* [Provided text]:
☆ ☆ ☆
Thursday 10 January 2008

Beach, Soup, Clay, Seed or Divine?

Life on Earth 'began on a radioactive beach' according to Zachary Adam, an astrobiologist at the University of Washington in Seattle.

The sifting and collection of radioactive material by powerful tides could have generated the complex molecules that led to the evolution of carbon-based life forms - including plants, animals and humans.
In work highlighted in this week's New Scientist magazine, Mr Adam suggests the more powerful tides generated by the moon's closer orbit billions of years ago compared to today could have sorted radioactive material from other sediment.
According to his computer models, deposits could collect at a beach's high tide mark in sufficient quantity to trigger the self-sustaining fission reactions - as occur in natural seams of uranium.
Mr Adam demonstrated in laboratory experiments that such a deposit could produce the chemical energy to generate some of the molecules in water which produce amino acids and sugars - key building blocks of life - when irradiated.
A deposit of a radioactive material called monazite would also release soluble phosphate, another important ingredient for life, into the gaps between sand grains - making it accessible to react in water.
Mr Adam told the New Scientist: "Amino acids, sugars and [soluble] phosphate can all be produced simultaneously in a radioactive beach environment."

Another theory of abiogenesis to confuse the fundies who can't separate the theory of evolution (how we arrived at the species whe have today) and abiogenesis (how life started).
The Telegraph article had an interesting paragraph -
a new theory for the origins of life - to be added to the existing long and varied list of hypotheses.
One is its emergence from a "primordial soup" of simple organic chemicals accumulated on the surface of bodies of water within the hydrogen-rich early atmosphere - formulated in the 1920's by English geneticist J. B. S. Haldane and Russian biochemist Alexander Oparin.
Others include early life forming in inorganic clay, the initial energy coming not from chemical reactions but from sunlight or lightening and the arrival of microscopic seeds of terrestrial life on chunks of meteorites or comets, and the intervention of a divine, intelligent designer.
(my bold)
One of the points in favour of the beach/soup/clay theories over the comet seed/god theories is that they can at least be supported by experiment, whereas you'll never find god in a petri dish.
☆ ☆ ☆
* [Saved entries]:

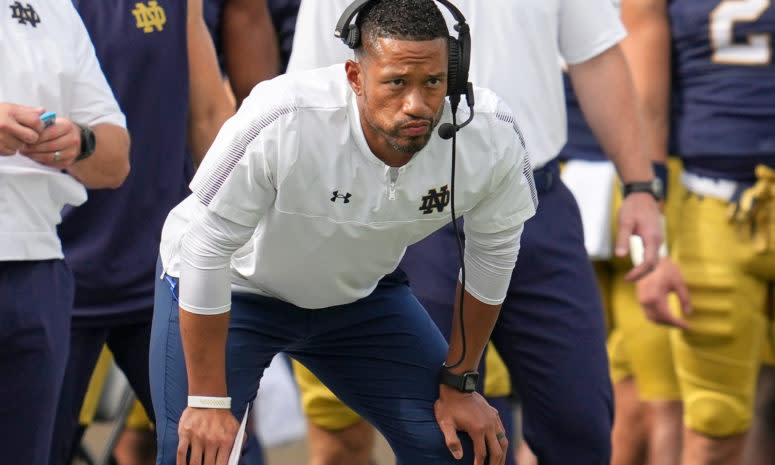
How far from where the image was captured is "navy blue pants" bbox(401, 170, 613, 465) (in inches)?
152

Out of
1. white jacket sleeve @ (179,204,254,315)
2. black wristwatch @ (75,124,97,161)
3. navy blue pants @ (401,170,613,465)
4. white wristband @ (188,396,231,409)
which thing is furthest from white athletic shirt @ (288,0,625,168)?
white wristband @ (188,396,231,409)

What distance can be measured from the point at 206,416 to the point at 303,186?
1.70ft

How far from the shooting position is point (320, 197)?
3066 millimetres

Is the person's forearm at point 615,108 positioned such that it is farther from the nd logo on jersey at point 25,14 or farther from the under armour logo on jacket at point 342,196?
the nd logo on jersey at point 25,14

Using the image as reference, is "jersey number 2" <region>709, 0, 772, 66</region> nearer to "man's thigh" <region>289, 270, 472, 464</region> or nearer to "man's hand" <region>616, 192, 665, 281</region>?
"man's hand" <region>616, 192, 665, 281</region>

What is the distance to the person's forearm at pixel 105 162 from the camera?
3492 mm

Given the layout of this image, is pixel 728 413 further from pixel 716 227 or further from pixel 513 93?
pixel 513 93

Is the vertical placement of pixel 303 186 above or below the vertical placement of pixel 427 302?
above

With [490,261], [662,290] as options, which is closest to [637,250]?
[662,290]

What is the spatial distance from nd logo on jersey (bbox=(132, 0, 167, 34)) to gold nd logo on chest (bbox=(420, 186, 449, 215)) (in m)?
1.09

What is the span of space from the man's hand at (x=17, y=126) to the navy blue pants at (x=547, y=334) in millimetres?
1110

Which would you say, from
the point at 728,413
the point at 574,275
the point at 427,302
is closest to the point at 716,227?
the point at 728,413

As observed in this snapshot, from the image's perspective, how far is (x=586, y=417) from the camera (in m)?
3.89

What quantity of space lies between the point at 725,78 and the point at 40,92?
8.39 ft
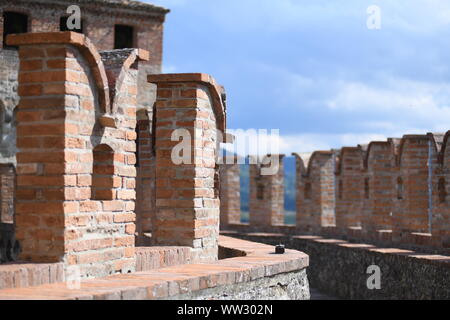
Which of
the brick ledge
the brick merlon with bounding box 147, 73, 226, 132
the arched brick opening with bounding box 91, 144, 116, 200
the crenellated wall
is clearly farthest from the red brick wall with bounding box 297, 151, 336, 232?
☆ ☆ ☆
* [Task]: Copy out the post about the origins of life starting with "Thursday 10 January" and going on through "Washington in Seattle.", and switch "astrobiologist" to "scientist". Rely only on the post about the origins of life.

* [Final answer]:
Thursday 10 January 2008

Beach, Soup, Clay, Seed or Divine?

Life on Earth 'began on a radioactive beach' according to Zachary Adam, an scientist at the University of Washington in Seattle.